• [DOCUMENT SECTION]:
[Start of section]

In the Book of Esther (II1, 13):
"And the letters were sent by posts into all the king's provinces to destroy, to kill, and to cause to perish, all Jews ... The posts went out, being hastened by the king's commandment, and the decree was given in Shushan the palace".
Further on. in the same book (VIII. 10-14) we read how couriers carried decrees reversing this decision:
"And he wrote in the King Asahuerus' name, and sealed it with the king's ring, and sent letters by posts on horseback, and riders on mules, camels and young dromedaries".
These references are not the earliest known in history. Proof that letters were sent even earlier appears on the clay tablet's discovered towards the end of the 19th century at Tel el Amarna in Egypt and also in Cappadocia in Asia Minor.

[End of section]

• [EXERCISE INSTRUCTIONS]:
A – Can you copy, word for word, the part of the passage on ancient couriers that opens with the words containing "In the Book" and closes with "in Asia Minor."?
B – Which places are named in the passage on ancient couriers? List every one.

• [DATASET SECTION]:
[Start of section]

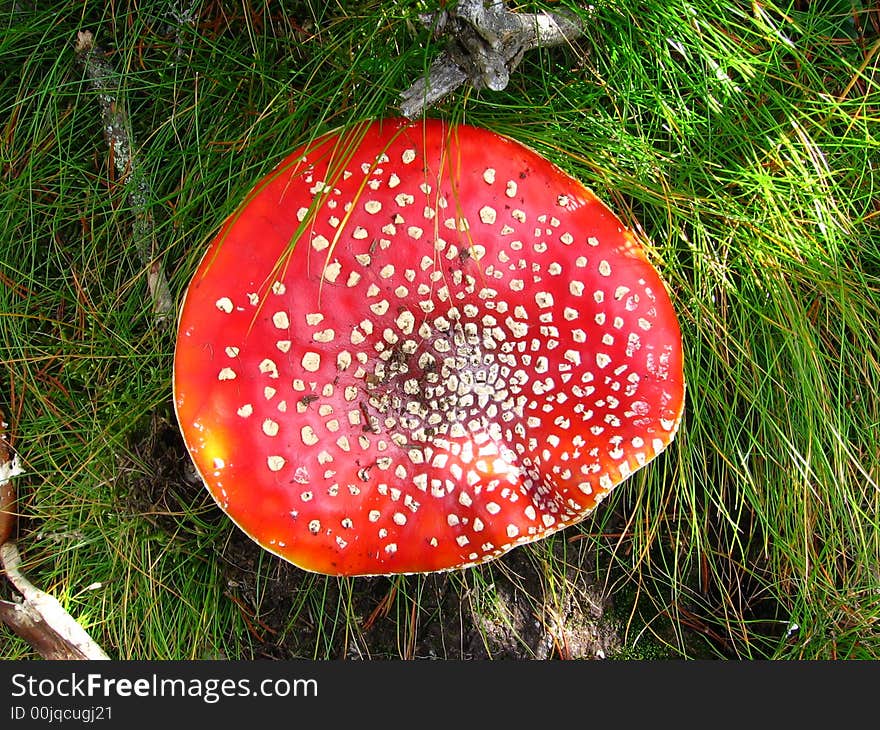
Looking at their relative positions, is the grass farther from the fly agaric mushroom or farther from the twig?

[End of section]

• [ANSWERS TO THIS EXERCISE]:
A –
In the Book of Esther (II1, 13):
"And the letters were sent by posts into all the king's provinces to destroy, to kill, and to cause to perish, all Jews ... The posts went out, being hastened by the king's commandment, and the decree was given in Shushan the palace".
Further on. in the same book (VIII. 10-14) we read how couriers carried decrees reversing this decision:
"And he wrote in the King Asahuerus' name, and sealed it with the king's ring, and sent letters by posts on horseback, and riders on mules, camels and young dromedaries".
These references are not the earliest known in history. Proof that letters were sent even earlier appears on the clay tablet's discovered towards the end of the 19th century at Tel el Amarna in Egypt and also in Cappadocia in Asia Minor.

B – Shushan, Tel el Amarna, Egypt, Cappadocia, Asia Minor